Congress’s constitutional power “[t]o lay and collect Taxes, Duties, Imposts and Excises,” Art. I, 8, Cl. 1, provides an independent basis to uphold the Act’s minimum coverage provision.  The taxing power is “comprehensive,” Steward  Mach. Co. v. Davis, 301 U.S. 548, 581-582 (1937), and, in “passing on the constitutionality of a tax law,” a court is “concerned only with its practical operation, not its definition or the precise form of descriptive words which may be applied to it.”  Nelson v.Sears, Roebuck & Co., 312 U.S. 359, 363 (1941) (quoting Lawrence  v.  State  Tax  Comm’n,  286  U.S.  276,  280 (1932)).

The 2012 elections are increasingly looking likely to evolve into a generational "moral choice" between two conflicting visions of the role of government. And these two political arguments --- that the Court is protecting corporate America or that liberals are threatening the independence of the Court --- will feed into the rhetoric surrounding that election debate. A decision either way by the Supreme Court on the constitutionality of the minimum coverage provision will help Democrats in this campaign scenario: if the Court upholds the law, Democrats will use that success to bolster an appeal to Independents; if the Court overturns the law, Democrats have the rallying cry that this election is the last chance to save the American Dream from corporate interests.

The first case up for oral argument on Monday will mark the beginning of these “challenging” times. Douglas, et al., v. Independent Living Center, et al.at least in the progressive interpretation of the case, will see whether the poor and disadvantaged are afforded the same rights as the rich and powerful to pressure states into conforming with federal law.

California, from February 2008, began to cut payments to some Medicaid providers to save money. Some providers and patients appealed to the courts that the federal laws on Medicaid overrode California's right to cut payments, an argument ultimately upheld by the 9th Circuit Court. That disagreement, however, is not the grounds for the Supreme Court deciding to hear this case; the Court instead will consider who has the right to sue to force states to comply with federal requirements.

California, supported by the Obama Administration, contends that only Congress has the power to determine who can enforce federal law, and that except in some civil rights instances, individuals are not permitted to use the courts to force states to comply with federal regulations. California is arguing that the 9th Circuit's position ““would fundamentally alter the traditional separation of powers among the branches and transform the courts into all-purpose regulatory enforcers of Spending Clause enactments".

California, and the Administration, may have a constitutional point about the necessary limits of an individual's recourse to the courts, but it is not an opinion appreciated within the President's own party, and especially the progressive wing he has been trying to woo back with his 'class warfare' political tone in the last month.

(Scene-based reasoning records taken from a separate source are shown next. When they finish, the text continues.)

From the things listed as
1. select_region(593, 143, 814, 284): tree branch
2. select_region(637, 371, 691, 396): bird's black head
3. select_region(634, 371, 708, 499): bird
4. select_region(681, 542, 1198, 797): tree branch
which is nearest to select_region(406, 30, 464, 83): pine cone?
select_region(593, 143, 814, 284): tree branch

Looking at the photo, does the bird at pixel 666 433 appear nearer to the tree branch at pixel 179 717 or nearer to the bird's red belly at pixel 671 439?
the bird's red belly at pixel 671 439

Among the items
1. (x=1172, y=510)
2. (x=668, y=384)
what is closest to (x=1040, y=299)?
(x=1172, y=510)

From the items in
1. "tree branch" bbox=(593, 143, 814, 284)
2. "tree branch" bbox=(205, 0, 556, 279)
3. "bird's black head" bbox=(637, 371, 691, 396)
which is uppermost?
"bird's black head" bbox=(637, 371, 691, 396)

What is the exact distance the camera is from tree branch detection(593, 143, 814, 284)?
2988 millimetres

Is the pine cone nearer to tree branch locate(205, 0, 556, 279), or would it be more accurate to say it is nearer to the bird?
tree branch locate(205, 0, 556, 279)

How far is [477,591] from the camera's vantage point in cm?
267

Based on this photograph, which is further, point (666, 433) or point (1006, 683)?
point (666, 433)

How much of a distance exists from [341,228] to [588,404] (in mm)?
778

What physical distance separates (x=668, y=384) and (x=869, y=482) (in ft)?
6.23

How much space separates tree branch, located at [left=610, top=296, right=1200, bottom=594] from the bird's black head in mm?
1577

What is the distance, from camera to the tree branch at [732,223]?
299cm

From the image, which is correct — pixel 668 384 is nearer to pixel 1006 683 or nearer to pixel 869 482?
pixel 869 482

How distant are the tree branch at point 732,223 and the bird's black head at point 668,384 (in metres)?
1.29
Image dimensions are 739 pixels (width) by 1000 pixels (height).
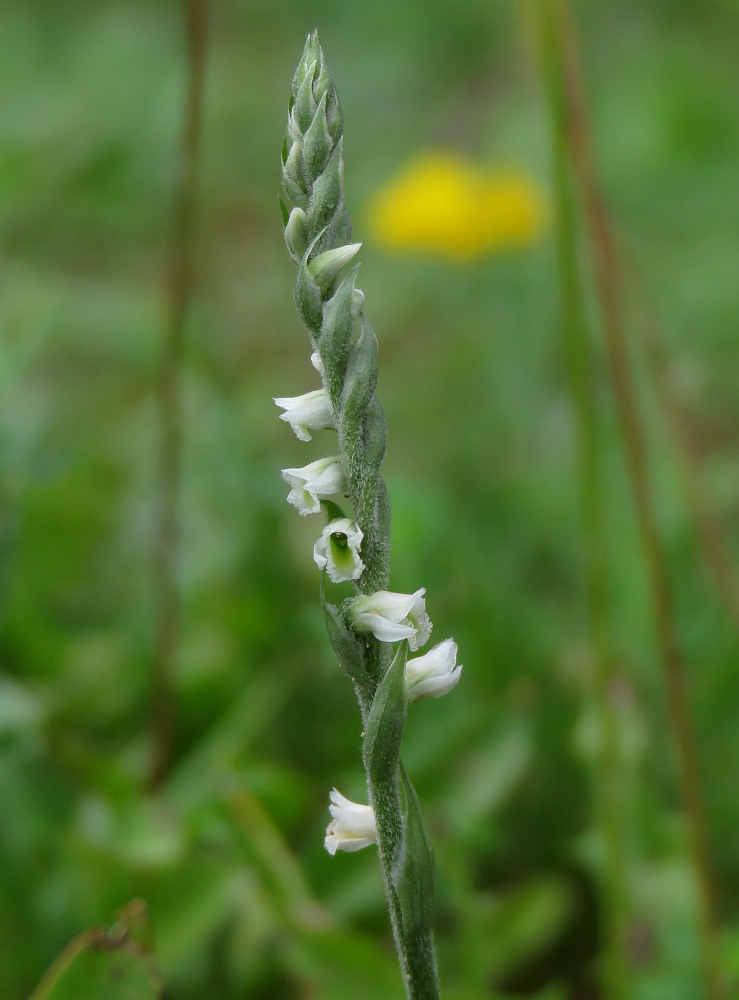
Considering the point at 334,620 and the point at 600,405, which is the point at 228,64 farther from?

Their dissent is expressed succinctly in the title, "Opening Day at the Supreme Court Could Shut Courthouse Doors to the Poor", of an article by Rochelle Bobroff of the National Senior Citizens Law Center. For Bobroff, this case is not about the courts assuming too much power to determine when a state is breaking federal law, but the moral question of...

...whether the Supremacy Clause of the Constitution – commonly invoked by businesses challenging state environmental or consumer protection laws – applies to the claims of poor people, including low income older adults, who were unable to obtain medication from pharmacies due to the reimbursement rates being below cost.

And Lyle Denniston, in his analysis of this case, concludes, “The outcome has the promise of producing one of the new Term’s most important decisions for the structure of government, and for the future of the social 'safety net'.'”

Portentous words; but it seems that the Supreme Court has many such important decisions to make during this term. Against a background of a hotly-fought election, with some of the issues before the Court like immigration and health care reform sure to contribute to the ideological divide, “rambunctious” may prove to be an understatement of the nine months ahead.